Our results are important for all of us who use e-mail and want timely responses. Composing e-mails that clearly signal that an urgent response is needed is the best way to ensure that the receiver will deal with it promptly. If it’s not urgent, making clear that you just need a short response will mean your email gets replied to before others.
Anna L. Cox, Jon Bird, Duncan P. Brumby, Marta E. Cecchinato & Sandy J. J. Gould (2021) Prioritizing unread e-mails: people send urgent responses before important or short ones, Human–Computer Interaction, 36:5-6, 511-534, DOI: 10.1080/07370024.2020.1835481
Switching off, going dark, saying no. These are all phrases that relate to good advice about how to get things done, or more to the point, how to avoid being distracted and concentrate on the things you want or need to work on. This week I’m trying to carve out time by switching off email and avoiding other forms of digital communications so I can concentrate on the huge pile of tasks I have to get through. This thing is that I’m finding it really difficult. I mean *really* difficult.
I started off by deciding that I was going to take my own advice and try a once-a-day email strategy (Bradley, Brumby, Cox and Bird (2013) How to Manage Your Inbox: Is a Once a Day Strategy Best?). I even scheduled it in my day. Inspired by a blog post by Think Productive’s Graham Alcott (http://www.thinkproductive.co.uk/the-lemon-routine-rhythm/) I decided to dedicate the morning to important tasks , check email at lunchtime, and then use the afternoons for more communal activities such as meetings.
Just 24hours in and it all went wrong when I had to check my email first thing as was expecting to receive a file from a colleague which I needed to work on. As the 47 emails piled into my inbox I found it impossible to ignore them.

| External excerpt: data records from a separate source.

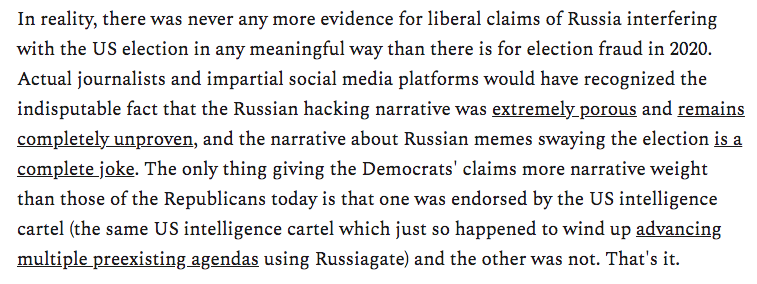 It's not so much a liberal bias as it is a US intelligence cartel bias.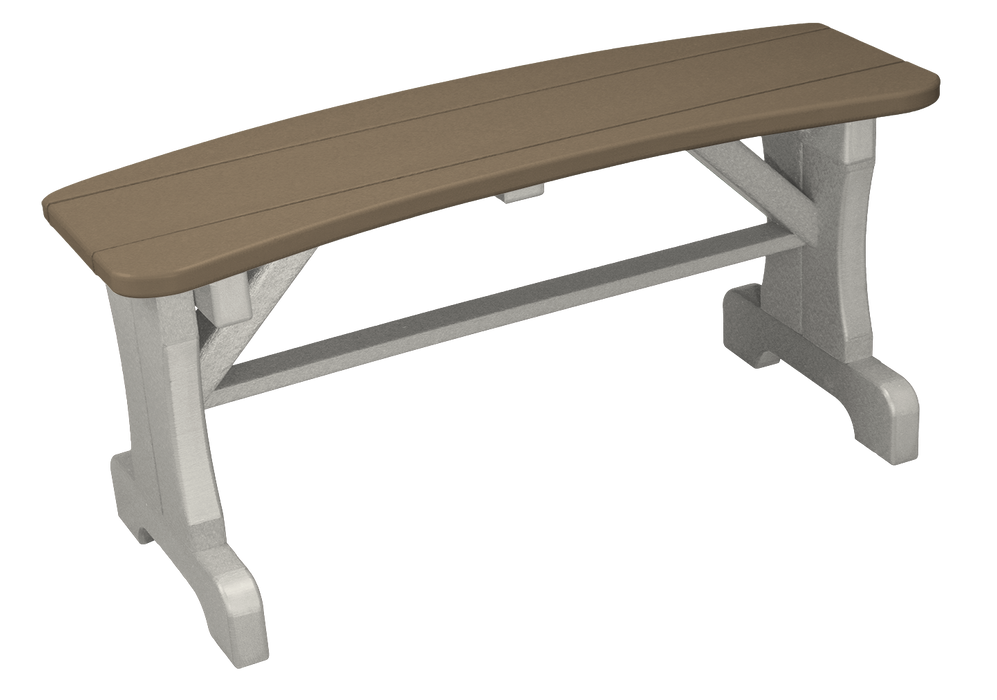 Curved Dining Bench No Back - 30"- 42" Wide 36" Wide Benches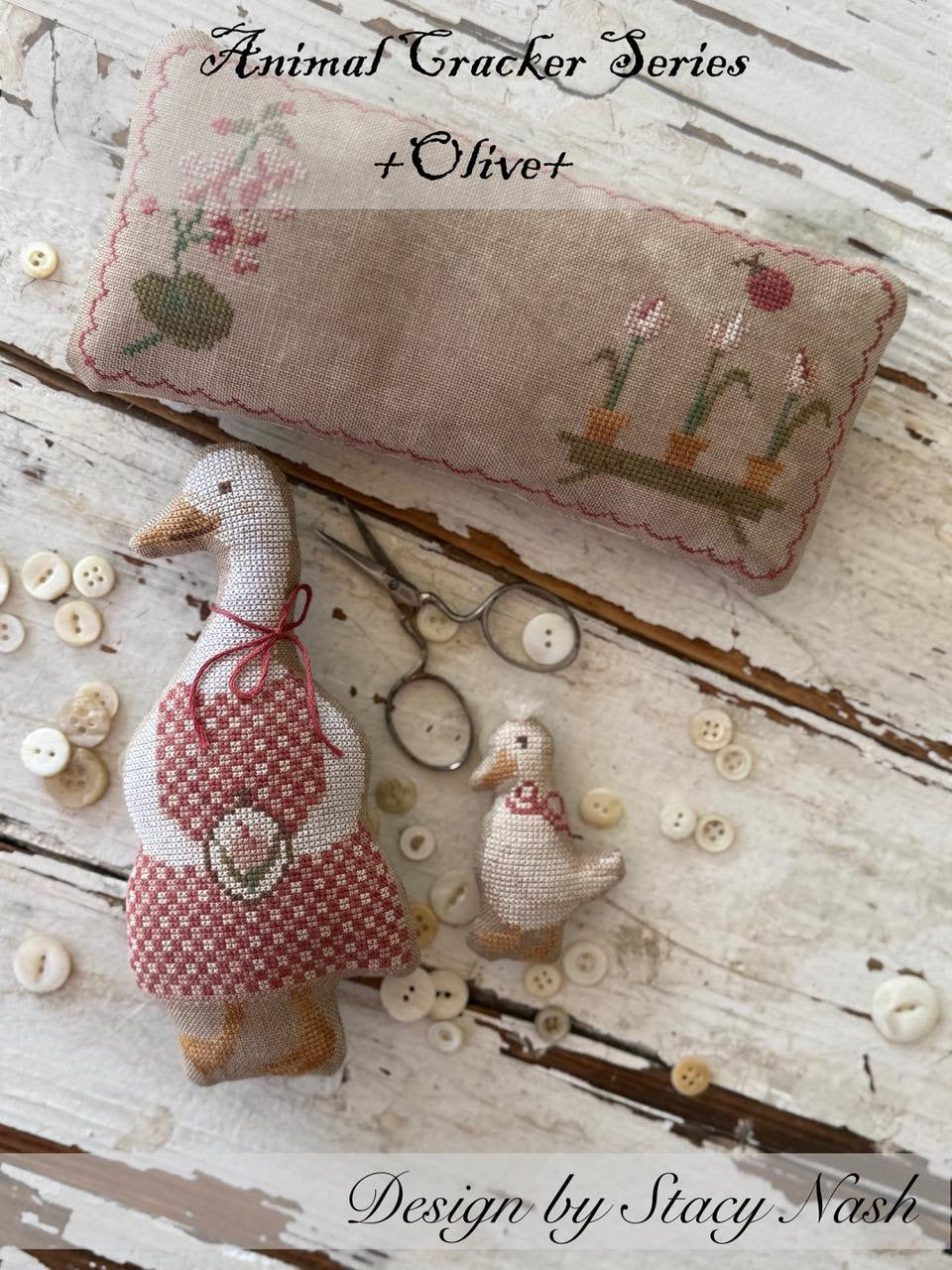 Olive, Animal Cracker - Stacy Nash - Cross Stitch Pattern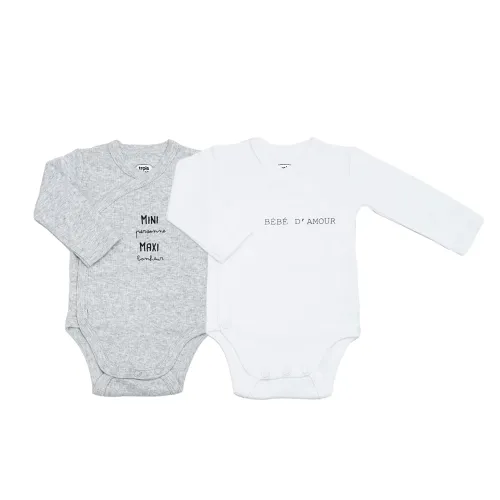 Les Petits Marmots | Set de 2 bodys - Mini personne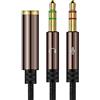 Bestgle Cavo adattatore jack femmina da 3,5 mm per cuffie separate Microphone maschio a microfono e audio 3,5 mm Female per PS4, Xbox One, Gaming Headset, PC or Laptop-35 cm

I’d successfully ignored them the previous night when doing the same thing. That time I’d used the snooze function in my GTD outlook add-in that enables you to snooze a message until the following day. But this time the snooze button didn’t seem appropriate. I didn’t want every email from yesterday to disappear until tomorrow. So it sat there in my inbox, looking at me, and it was all of 3 minutes before I started going through it (I like to keep my inbox at zero). 90 minutes later I had answered emails, added things to my to-do list, and deleted a whole bunch. What I hadn’t done was work on the document I had been waiting for!!